I tried switching to OSM in an effort to get away from google maps. People always say 'OSM is consumer ready' but forget that OSM first and foremost is the dataset. And as far as i am concerned, there is no good maps app on the iOS appstore that even comes close to google maps. and i think i tried pretty much all relevant ones. skobbler (which i just found out is part of coast) seems to be the most polished. but as long as there is no unified search and you have to enter streetname/adress/city in seperate boxes which excludes searching for the names of buildings (for example university buildings) for which the names clearly exist in the database and are shown onthe map, i have no choice other than switch back to google.

i really hope this changes soon and the UI/apps catch up to the greatness that is OSM.

edit: i have an iphone and although i live in canada i still use the german appstore (CC requirement).

that's why i can't comment on the app the original post was about as it's only available in the US store. it was more of a general remark about my frustration with the state of apps using the osm dataset. I want to get rid of google maps and I feel the maps part of osm would be ready for that. I can tolerate if the commercial store data is not as up2date. But if the general usuability suffers, i rather opt for gmaps.

Have you tried the Scout App (which the article is about)? How does its search work?

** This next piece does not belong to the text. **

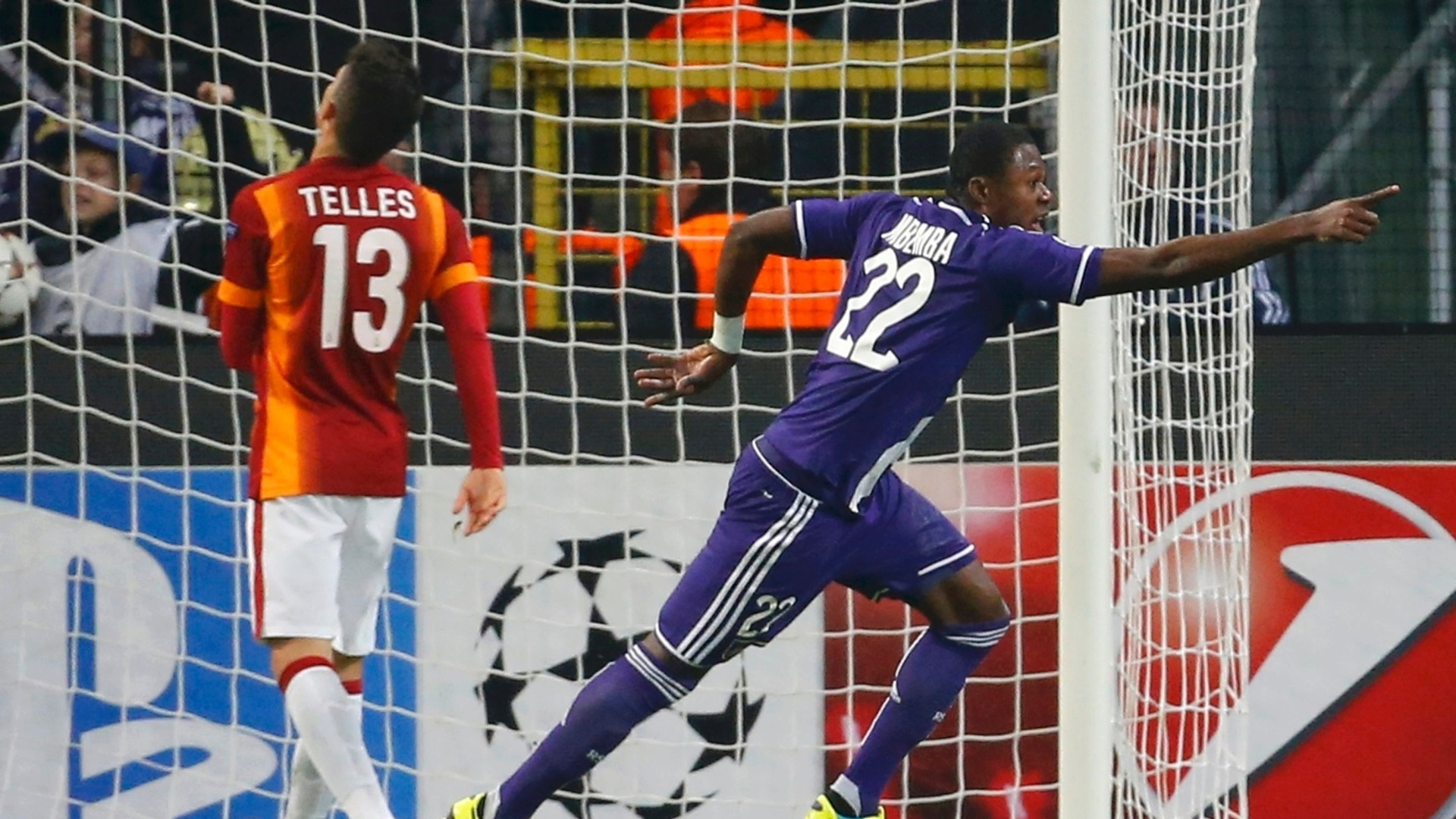 Alex Telles, do Galatasaray, lamenta gol de Mbemba, do Anderlecht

I agree that geocoding has been a problem for OSM, especially for building numbers, where the data often isn't there. But on the software side there seems to be progress recently, for instance, here are two open-source geocoders released in the last few months:

Photon, made by Komoot: https://github.com/komoot/photon, used in production at http://www.komoot.de/suggest/?&hl=en

Pelias, made by Mapzen: http://stateofthemap.us/session/pelias/, live demo at http://mapzen.com/pelias/

On building numbers, we need geocoders which can interpolate between sparse data, and then use that system to highlight where the gaps are. People tend to add data to OSM when they're confident that it's actually being used, to its full extent. If there are a hundred buildings along a road, in theory you don't need to add many of them before you can get a very good idea of where an address might be.